Young immigrants’ rights activists are particularly sour on Biden’s tenure. That troubled relationship came to the fore during the 2020 primary and remains in flux. The administration’s actions on asylum restrictions and the treatment of migrants at the border has stoked further distrust.
Michelle Ming, the political director for United We Dream, praised Biden for extending access to the Affordable Care Act to participants in the Deferred Action for Childhood Arrivals program, or DACA, the Obama-era program that allows undocumented immigrants who came to the US under age 16 to apply for protection from deportation.
But that move, she said, has been a lonely highlight for activists who believe Biden could more aggressively use his executive power to expand DACA and further grow eligibility for immigrants seeking Temporary Protected Status, which applies to people who would face extreme hardship if forced to return to their homelands.
“I don’t think immigration has been his strong suit, to put it very nicely,” Ming said. “He has definitely not been as bold as we would like him to be on immigration. That’s not just a him problem, it’s a problem with the Democrats as a whole.”
Like so many other organizers, Ming said the prospect of any potential Republican nominee being elected would ultimately be reason enough to vote for the president. But convincing others, she added, is getting increasingly difficult.

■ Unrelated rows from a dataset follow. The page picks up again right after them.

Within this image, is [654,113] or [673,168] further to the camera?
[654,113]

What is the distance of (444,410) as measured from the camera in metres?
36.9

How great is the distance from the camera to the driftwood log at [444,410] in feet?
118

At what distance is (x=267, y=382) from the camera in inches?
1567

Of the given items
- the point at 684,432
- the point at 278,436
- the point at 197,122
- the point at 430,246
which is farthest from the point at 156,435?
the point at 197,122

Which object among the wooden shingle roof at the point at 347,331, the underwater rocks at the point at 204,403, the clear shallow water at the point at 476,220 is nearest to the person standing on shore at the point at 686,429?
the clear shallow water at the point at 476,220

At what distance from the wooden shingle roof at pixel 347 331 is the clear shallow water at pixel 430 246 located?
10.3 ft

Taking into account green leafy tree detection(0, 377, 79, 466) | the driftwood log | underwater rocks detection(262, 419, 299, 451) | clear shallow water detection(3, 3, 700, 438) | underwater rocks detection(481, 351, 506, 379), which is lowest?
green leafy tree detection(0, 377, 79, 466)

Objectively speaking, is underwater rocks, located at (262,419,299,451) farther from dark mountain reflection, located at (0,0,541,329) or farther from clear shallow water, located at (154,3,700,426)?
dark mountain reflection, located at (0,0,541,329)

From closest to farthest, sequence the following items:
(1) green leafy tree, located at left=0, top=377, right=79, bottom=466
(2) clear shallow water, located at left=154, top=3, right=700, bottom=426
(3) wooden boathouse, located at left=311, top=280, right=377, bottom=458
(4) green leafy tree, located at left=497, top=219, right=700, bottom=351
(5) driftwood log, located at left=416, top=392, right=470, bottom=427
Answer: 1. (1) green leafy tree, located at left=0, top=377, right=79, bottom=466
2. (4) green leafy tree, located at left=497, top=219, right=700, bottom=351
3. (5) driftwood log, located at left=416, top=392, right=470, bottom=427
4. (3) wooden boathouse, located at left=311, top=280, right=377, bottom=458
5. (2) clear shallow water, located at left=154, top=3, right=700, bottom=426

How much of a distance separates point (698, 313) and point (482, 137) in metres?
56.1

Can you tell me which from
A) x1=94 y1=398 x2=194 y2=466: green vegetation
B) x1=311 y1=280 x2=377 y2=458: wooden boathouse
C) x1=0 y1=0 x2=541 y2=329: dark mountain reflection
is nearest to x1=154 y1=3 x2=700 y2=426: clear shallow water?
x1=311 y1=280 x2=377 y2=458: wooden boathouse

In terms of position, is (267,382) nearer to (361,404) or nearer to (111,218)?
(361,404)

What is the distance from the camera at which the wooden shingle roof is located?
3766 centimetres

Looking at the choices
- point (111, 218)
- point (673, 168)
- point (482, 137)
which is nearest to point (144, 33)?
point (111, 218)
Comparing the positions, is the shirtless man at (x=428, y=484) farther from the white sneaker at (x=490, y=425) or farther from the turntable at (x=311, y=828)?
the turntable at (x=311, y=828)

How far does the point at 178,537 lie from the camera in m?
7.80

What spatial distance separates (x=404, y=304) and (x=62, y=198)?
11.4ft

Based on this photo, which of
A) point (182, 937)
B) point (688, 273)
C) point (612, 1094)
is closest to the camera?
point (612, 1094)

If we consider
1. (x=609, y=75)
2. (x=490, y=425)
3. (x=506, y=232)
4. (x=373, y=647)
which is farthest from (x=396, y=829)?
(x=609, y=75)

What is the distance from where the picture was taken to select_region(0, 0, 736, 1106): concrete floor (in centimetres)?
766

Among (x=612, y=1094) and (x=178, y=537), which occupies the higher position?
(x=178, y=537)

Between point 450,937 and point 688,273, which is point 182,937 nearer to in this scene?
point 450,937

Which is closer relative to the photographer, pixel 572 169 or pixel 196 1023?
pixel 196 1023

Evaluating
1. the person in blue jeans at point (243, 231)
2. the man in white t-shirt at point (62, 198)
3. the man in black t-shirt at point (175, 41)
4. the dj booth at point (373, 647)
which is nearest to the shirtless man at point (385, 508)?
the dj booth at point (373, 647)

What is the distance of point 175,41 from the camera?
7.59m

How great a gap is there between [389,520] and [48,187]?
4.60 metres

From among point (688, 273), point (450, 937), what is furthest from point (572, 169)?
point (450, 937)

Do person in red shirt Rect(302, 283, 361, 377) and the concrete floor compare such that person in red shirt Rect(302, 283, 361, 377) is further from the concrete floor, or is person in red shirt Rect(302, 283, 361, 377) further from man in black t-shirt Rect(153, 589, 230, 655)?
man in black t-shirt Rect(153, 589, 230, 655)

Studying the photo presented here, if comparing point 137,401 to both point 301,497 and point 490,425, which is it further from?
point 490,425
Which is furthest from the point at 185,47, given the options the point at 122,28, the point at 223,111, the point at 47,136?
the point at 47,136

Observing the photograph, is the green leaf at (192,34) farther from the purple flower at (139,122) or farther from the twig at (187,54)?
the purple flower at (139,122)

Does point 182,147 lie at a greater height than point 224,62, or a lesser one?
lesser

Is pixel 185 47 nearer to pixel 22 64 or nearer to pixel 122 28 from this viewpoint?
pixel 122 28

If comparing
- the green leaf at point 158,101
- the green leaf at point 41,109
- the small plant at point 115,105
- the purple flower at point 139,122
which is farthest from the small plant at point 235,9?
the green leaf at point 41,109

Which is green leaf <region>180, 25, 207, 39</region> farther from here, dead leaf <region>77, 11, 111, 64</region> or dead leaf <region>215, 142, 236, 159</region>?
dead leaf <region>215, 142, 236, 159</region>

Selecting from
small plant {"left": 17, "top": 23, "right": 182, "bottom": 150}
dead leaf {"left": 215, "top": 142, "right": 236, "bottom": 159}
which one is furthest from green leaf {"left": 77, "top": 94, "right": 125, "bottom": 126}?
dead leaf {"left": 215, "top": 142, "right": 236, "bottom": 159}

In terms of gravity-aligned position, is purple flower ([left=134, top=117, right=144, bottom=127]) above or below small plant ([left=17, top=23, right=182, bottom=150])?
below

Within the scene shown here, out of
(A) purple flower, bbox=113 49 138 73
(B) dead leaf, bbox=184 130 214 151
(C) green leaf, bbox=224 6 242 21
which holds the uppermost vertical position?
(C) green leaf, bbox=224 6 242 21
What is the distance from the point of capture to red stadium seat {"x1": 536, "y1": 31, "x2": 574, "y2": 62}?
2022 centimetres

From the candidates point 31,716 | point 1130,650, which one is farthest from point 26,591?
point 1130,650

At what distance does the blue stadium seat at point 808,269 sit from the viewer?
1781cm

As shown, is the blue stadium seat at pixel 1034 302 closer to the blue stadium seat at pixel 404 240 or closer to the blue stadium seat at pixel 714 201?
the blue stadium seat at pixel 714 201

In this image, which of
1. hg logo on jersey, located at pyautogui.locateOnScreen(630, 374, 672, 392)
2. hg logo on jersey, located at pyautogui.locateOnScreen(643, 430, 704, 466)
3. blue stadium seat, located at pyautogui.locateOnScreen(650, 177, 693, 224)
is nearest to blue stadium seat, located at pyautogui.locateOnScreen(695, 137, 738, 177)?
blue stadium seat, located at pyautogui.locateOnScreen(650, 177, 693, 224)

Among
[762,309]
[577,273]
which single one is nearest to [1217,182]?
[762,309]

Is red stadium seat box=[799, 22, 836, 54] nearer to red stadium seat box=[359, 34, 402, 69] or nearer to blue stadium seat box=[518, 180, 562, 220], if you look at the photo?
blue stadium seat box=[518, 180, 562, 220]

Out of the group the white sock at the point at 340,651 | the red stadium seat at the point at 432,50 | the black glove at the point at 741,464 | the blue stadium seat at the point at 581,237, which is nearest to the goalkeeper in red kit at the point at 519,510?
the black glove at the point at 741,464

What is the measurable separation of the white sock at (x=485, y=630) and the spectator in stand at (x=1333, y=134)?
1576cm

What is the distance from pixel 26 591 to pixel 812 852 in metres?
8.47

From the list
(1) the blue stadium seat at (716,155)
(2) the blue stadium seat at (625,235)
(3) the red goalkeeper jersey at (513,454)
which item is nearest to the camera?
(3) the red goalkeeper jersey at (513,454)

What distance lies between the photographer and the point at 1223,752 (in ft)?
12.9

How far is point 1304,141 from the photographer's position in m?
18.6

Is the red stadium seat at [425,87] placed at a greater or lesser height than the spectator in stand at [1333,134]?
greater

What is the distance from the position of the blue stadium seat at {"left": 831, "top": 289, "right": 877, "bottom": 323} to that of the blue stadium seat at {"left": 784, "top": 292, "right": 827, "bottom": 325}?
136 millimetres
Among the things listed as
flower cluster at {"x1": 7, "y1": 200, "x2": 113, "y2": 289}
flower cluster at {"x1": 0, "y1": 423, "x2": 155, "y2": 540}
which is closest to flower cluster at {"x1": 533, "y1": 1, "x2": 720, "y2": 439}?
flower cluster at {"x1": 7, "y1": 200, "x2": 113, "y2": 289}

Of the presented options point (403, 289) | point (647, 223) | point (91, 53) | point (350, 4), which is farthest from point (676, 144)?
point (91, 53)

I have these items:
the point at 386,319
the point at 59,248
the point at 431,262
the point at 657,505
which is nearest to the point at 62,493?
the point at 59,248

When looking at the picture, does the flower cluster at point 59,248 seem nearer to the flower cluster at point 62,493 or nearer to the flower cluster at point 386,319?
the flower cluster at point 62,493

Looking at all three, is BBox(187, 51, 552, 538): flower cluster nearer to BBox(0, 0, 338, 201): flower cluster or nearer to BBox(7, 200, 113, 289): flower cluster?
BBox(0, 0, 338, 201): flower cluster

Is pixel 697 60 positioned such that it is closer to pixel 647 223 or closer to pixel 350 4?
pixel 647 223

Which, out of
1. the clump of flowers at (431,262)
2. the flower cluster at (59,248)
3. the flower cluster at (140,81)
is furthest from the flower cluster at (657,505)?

“We first of all have to be honest, because young people detect bullsh*t really easily and they hate that,” Ming said. “He has not been as progressive as we’ve wanted him to be. But he’s also not a fascist, a White supremacist, or a blatant racist.”
The seething antipathy toward Republicans, especially in the party’s MAGA camp, might ultimately be sufficient to assure Biden the continued support in the voting booth — if not the polls — that his reelection campaign needs.
“Gen Z recognizes that, although the Biden-Harris administration and our federal government at large has a lot of work to do, and there’s still a lot of work that our generation and the generations after us have, it’s better than Trump,” said Haley Taylor Schlitz, a 20-year-old Democrat and candidate for school board in a Fort Worth, Texas, area suburb. “Let’s just start there.”
Billy Honor, the director of organizing for the New Georgia Project Action Fund, told CNN he’s more excited about upcoming local races in battleground states than the presidential contest. When facing disillusioned voters when he’s knocking doors, his argument tends to be more holistic.
“It is more about the process,” Honor says, “than it is about the candidates themselves.”
Then there is the math. For Biden, he said, the equation is actually pretty simple.
“You don’t need a mass movement. … You just need a really good, really good number,” Honor said. “And I do think that that’s possible, even in a climate where you’re not going to have college students who are excited for Joe Biden like they were for Barack Obama.”